Intracellular dNTPs drawn upon for DNA replication and repair arise chiefly via the tightly regulated pathway of ribonucleotide reduction by RNR, although cells are capable of dN salvage as well. Previous work has shown that radiation-mediated DNA damage induces a rise in intracellular dCTP levels (12, 20). Identification of the pathway(s) stimulated by radiation could provide important clues to the mechanism of control of DNA damage responses mediated by proteins involved in dNTP generation by de novo paths or regeneration by salvage paths.
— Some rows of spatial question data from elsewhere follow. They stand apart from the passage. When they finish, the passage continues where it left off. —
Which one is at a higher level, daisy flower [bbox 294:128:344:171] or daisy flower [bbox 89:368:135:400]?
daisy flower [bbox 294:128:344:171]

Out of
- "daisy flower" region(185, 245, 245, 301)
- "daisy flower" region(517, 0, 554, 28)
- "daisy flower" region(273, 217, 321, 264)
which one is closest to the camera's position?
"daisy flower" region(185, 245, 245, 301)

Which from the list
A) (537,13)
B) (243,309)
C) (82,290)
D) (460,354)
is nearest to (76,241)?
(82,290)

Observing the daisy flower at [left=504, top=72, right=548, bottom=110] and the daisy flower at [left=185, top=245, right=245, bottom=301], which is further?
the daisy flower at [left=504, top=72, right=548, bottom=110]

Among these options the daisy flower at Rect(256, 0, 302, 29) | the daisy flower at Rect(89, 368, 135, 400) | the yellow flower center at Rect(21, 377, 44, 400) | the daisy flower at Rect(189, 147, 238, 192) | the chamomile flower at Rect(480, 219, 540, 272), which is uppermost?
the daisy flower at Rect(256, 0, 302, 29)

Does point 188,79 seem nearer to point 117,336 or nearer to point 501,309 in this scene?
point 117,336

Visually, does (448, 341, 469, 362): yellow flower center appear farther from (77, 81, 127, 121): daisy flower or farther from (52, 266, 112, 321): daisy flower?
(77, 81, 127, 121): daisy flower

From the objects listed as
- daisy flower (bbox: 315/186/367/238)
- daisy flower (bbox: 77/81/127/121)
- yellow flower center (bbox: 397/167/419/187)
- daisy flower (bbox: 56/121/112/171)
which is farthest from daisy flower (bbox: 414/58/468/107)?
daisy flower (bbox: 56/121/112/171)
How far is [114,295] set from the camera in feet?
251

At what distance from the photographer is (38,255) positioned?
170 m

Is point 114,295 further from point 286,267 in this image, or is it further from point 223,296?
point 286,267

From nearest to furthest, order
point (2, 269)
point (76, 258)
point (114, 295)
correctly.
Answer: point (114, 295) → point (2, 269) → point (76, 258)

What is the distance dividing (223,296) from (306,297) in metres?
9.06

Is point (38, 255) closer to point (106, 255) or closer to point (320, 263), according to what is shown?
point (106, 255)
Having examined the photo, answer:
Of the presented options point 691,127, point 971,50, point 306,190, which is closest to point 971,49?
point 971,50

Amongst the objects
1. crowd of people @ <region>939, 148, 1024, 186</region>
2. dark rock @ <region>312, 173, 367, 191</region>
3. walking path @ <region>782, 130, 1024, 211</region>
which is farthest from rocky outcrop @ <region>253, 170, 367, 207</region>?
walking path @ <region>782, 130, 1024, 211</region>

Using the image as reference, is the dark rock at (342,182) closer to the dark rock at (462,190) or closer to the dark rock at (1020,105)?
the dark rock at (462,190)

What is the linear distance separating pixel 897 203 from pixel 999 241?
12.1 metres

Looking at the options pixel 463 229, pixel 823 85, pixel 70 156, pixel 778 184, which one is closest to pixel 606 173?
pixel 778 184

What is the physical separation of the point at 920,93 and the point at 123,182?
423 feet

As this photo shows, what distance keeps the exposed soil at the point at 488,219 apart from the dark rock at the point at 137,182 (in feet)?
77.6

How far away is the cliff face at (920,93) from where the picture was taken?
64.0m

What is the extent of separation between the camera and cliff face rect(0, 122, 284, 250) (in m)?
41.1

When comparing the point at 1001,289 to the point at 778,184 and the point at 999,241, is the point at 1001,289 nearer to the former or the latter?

To explore this, CaSki and C33-a cervical cancer cells were incubated for 6 h after irradiation (6 Gy) or sham irradiation in deoxynucleoside-free (0 μM) or supplemented (0.05, 0.5, 5 μM) medium with or without 3-AP (5 μM) with dCTP pools measured at the end of 6 h (Fig. 4). After radiation-induced DNA damage, cervical cancer cells exhibited an increase in dCTP concentration, consistent with prior work (12, 20). Levels of dCTP rose after irradiation in cells cultured in deoxynucleoside-free medium compared to irradiated cells in standard medium. One possible interpretation of this is that activation of the de novo RNR pathway is stronger when salvage substrates are absent (Fig. 4A, B). Under these same medium conditions, levels of dCTP fell after 3-AP alone or radiation plus 3-AP treatment, consistent with (1) a low contribution of salvage to regenerate consumed dNTPs when RNR is inactivated by 3-AP and (2) a predominance of RNR ribonucleotide reduction after radiation-mediated DNA damage (Fig. 4A, B). Addition of 10-fold (0.50 μM) and 100-fold (5.00 μM) deoxynucleoside medium suppressed dCTP levels in irradiated cells compared to their corresponding cells in standard medium (P < 0.01 in irradiated treated cells; Fig. 4A, B), perhaps suggestive of feedback allosteric inhibition of RNR by surplus dATP due to excess salvage of deoxyadenosines. When RNR is inactivated by 3-AP, deoxynucleoside supplementation provides increased dCTP levels through enhanced salvage pathway substrate whether a radiation-mediated demand for dNTPs is present or not (Fig. 4A, B). Together, treated cervical cancer cells demonstrated a complementary means of deoxynucleoside triphosphate supply through salvage deoxynucleoside pathways when the RNR de novo ribonucleotide reduction pathway is blocked.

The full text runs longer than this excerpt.